Non-U.S. ZIPSCards which do not have a valid U.S. ZIP code and associated transactions are not included. Non-U.S. ZIP codes include US territories and military ZIPs.
Transactions >$10KTransactions greater than $10K are not included
Cardholders spending > $50K/monthCardholders who have spent more than $50K in any calendar month of our data history are excluded.
High-Volatility Financial InstitutionsAny financial institution (including within a processor) that has seen a change in cards or transactions per card that exceed volatility filters; any institution without transactions going back to the beginning of the dataset history.

Matching Merchant Descriptions to Brands:

  • Merchant names in the raw data are matched to brands.
  • Additional data like MCC codes (industry codes), transaction sizes, and proprietary fields are used to refine this matching.
  • Exceptions are tracked to ensure that subsidiary brands are included while non-revenue transactions are excluded.

Handling Complex Scenarios:

Special cases like "store-within-a-store" setups are carefully managed to credit revenue accurately to the appropriate brand. This ensures proper revenue attribution to the brand benefiting from the transaction.

Channel Identification:

  • Transactions are categorized as either ONLINE or OFFLINE/UNKNOWN based on tagging processes.
  • Catalogue and call center purchases are included in the ONLINE category.
  • If not all online transactions for a brand can be confidently identified, they are flagged as OFFLINE/UNKNOWN.
    If there’s insufficient confidence in the data, the channel is marked as NA.

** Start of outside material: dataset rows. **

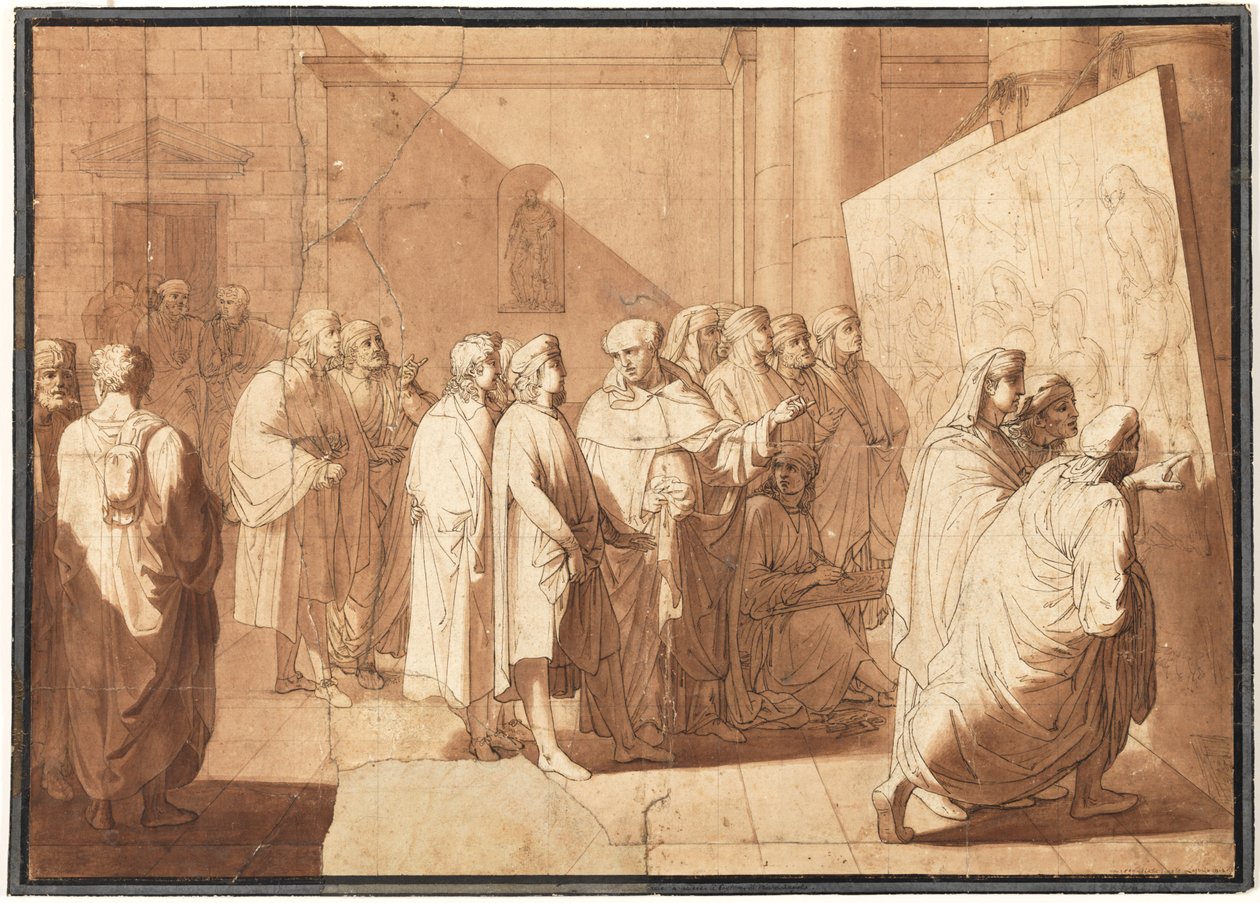 Od Bartolommea Raphael ukazuje kartony Leonarda a Michelangela od Giovanni Paolo Lasinio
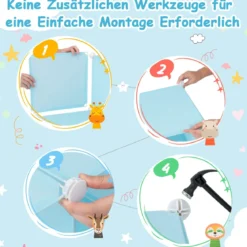 Kleiderschrank für Kinder Babyschrank mit 8 Würfeln & Hängebereich niedliche Cartoon-Kommode Blau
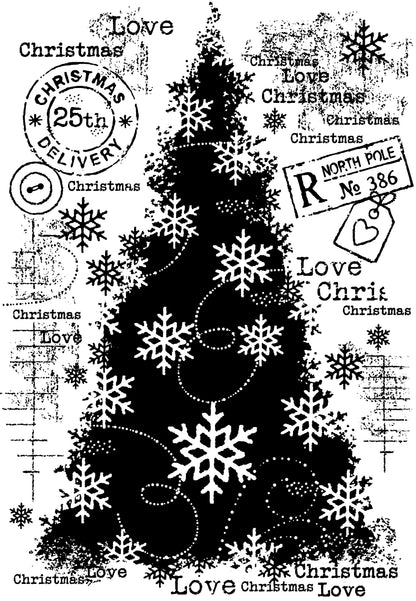 Assortiment de tampons Woodware Clear Singles « Snow Frosted Tree » 10 cm x 15 cm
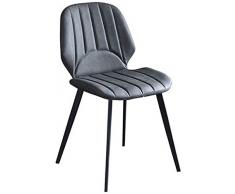 Sessel FHW Schmiedeeisen-Stuhl, moderner Home/Freizeit/Kaffee/Restaurant, Rückenlehne Ledersessel (Color : Gray, Size : 47x45x84CM)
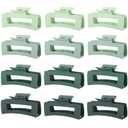 12 Pcs Green Large Square Hair Claw Clips for Women, 4.3-Inch Matte Rectangle Claw, Strong Hold Non-slip Hair Clips for Thick & Thin Hair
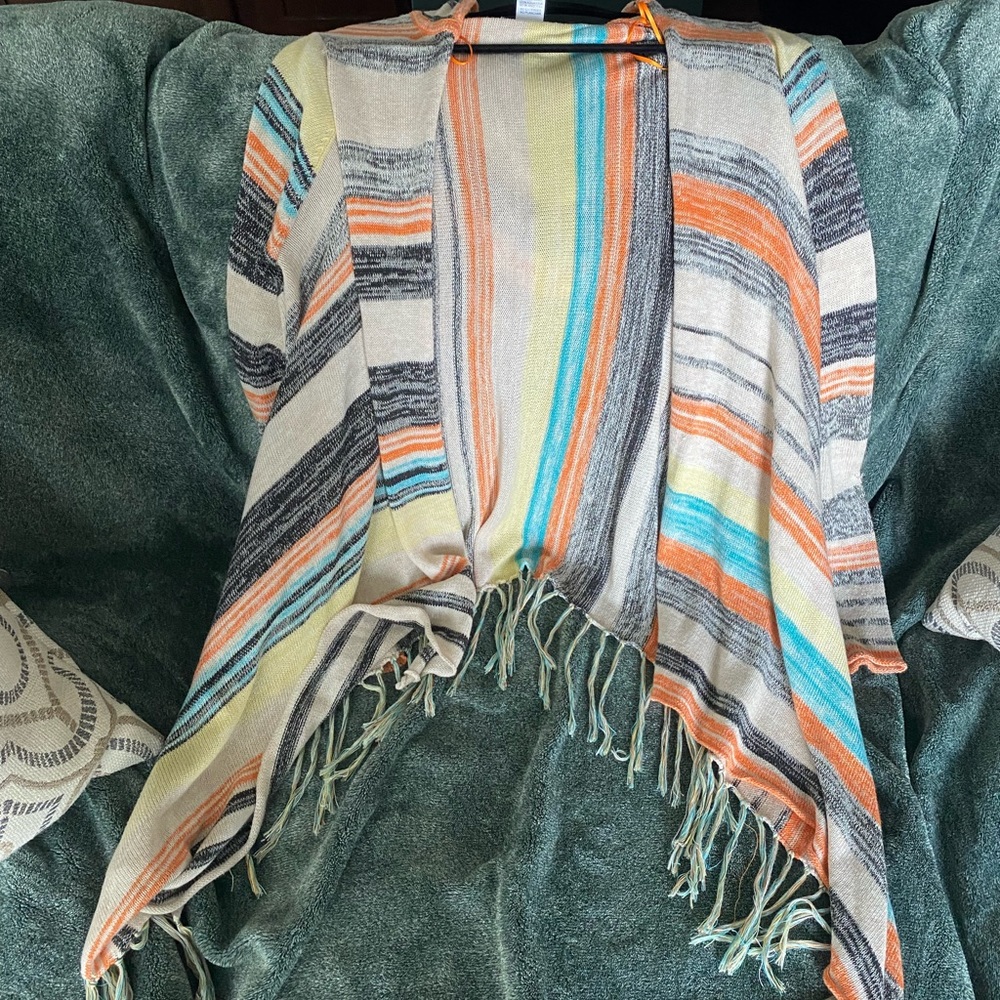Multicolor fringe cardigan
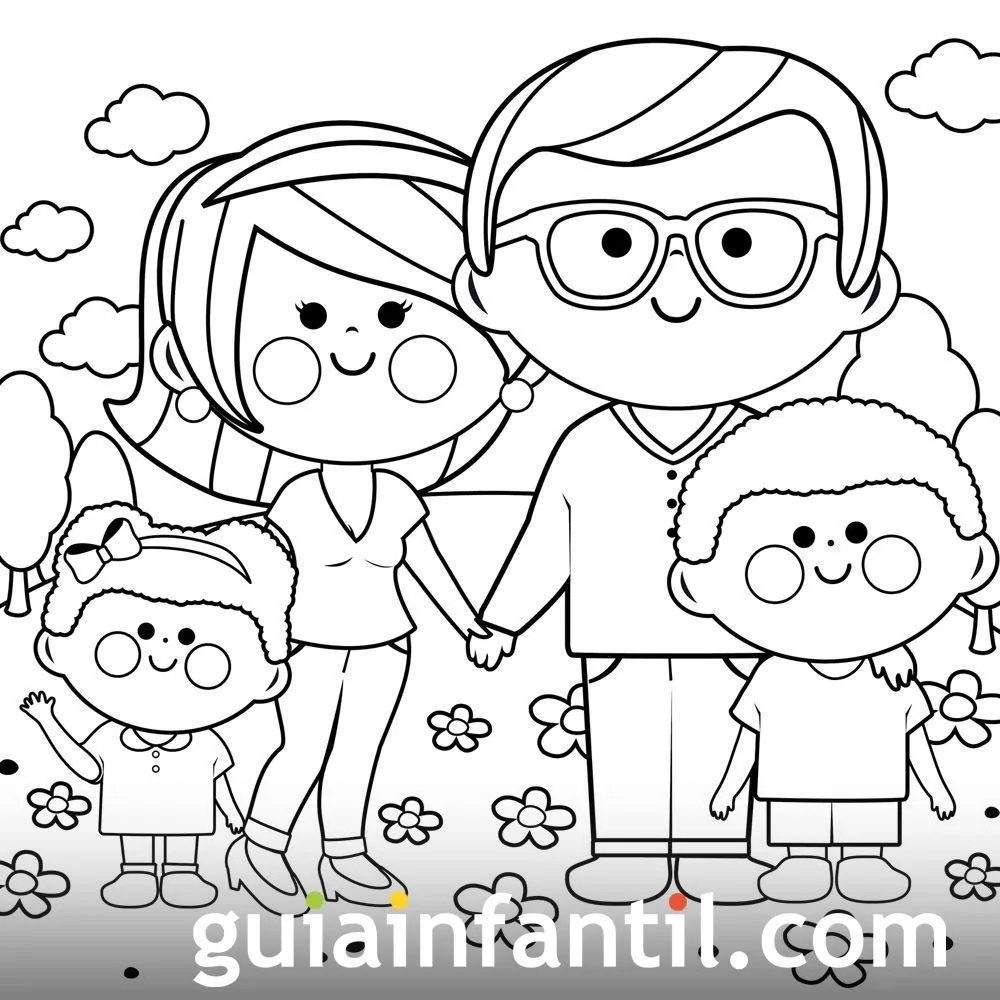 Dibujos para colorear. Derecho del niño a tener una familia Dibujos para colorear. Derecho del niño a tener una familia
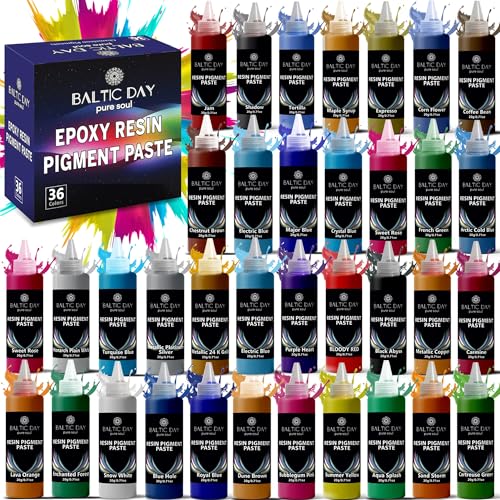 BALTIC DAY 36 Colors Epoxy Resin Pigment Paste Set – 20g Each, Highly Concentrated Opaque Resin Dye for Epoxy, Deep Pour, Casting, Jewelry, Coasters, Tumblers & Resin Art - color: 36 Multi-Colors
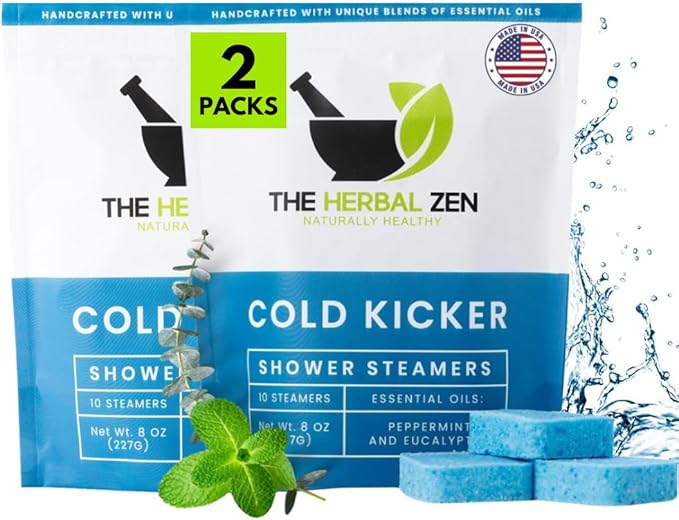 Cold Kicker Shower Steamers Aromatherapy, Eucalyptus Shower Steamer, Shower Bombs Made in The USA, Menthol Shower Steamer, Self Care Gifts, Christmas Gifts, Shower Steamers for Women and Men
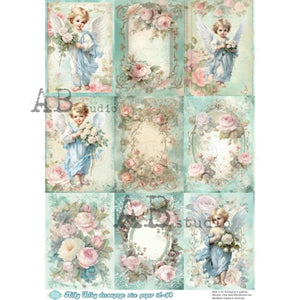 Shabby Angels and Roses Rice Paper 94 by ABstudio, A4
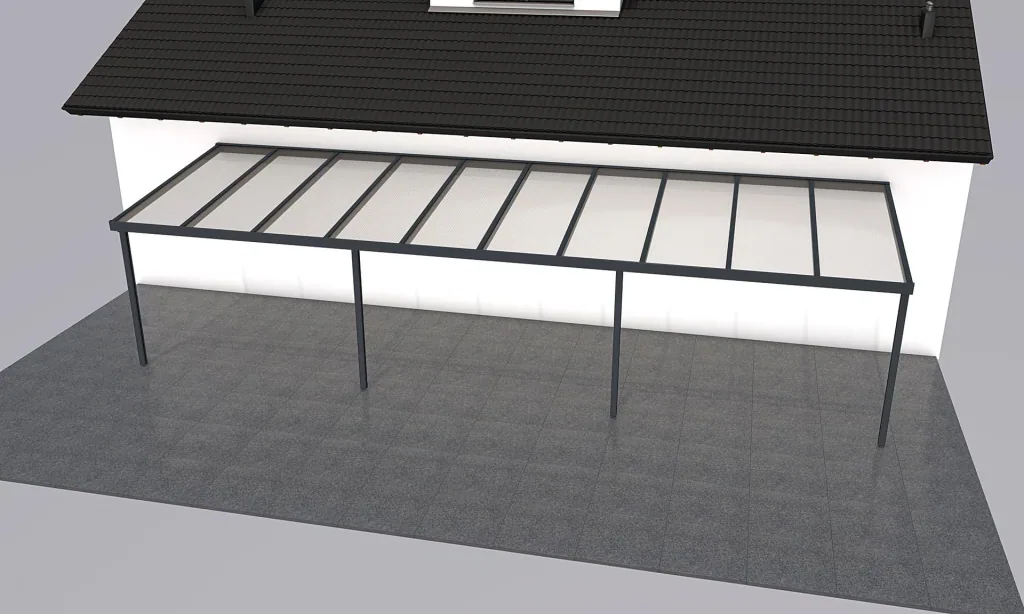 Patio roof Premium, anthracite, 10140 x 3060 mm - Acrylic multi-wall sheets 16 mm, bronze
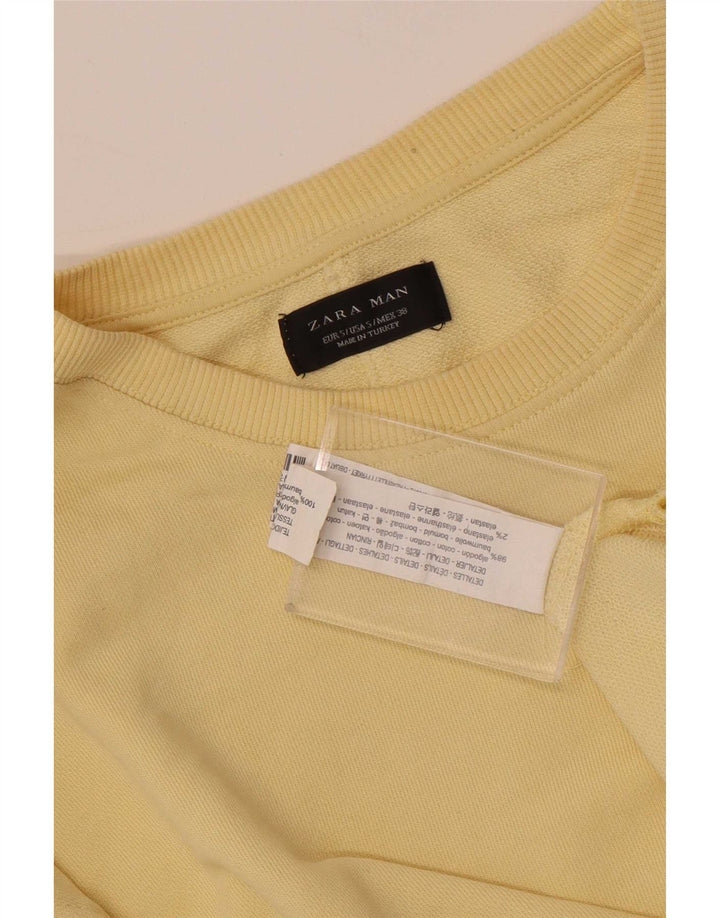 Zara Uomo Felpa Maglione Piccolo Giallo Cotone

Attributing Multi-Brand Transactions:

  • A single transaction can relate to multiple brands. For example: "PayPal DoorDash Wendy’s" might tag Wendy’s as the Main brand, DoorDash as the Delivery brand, and PayPal as the Payment brand.
  • Delivery brands’ revenue (e.g., fees and tips) is excluded from Main brand sales to avoid discrepancies caused by differing revenue capture rates.

Revenue Reporting for Delivery Brands:

Separate files (e.g., day_delivery and period_delivery) break out revenue related to Delivery brand transactions when a Main brand can be identified.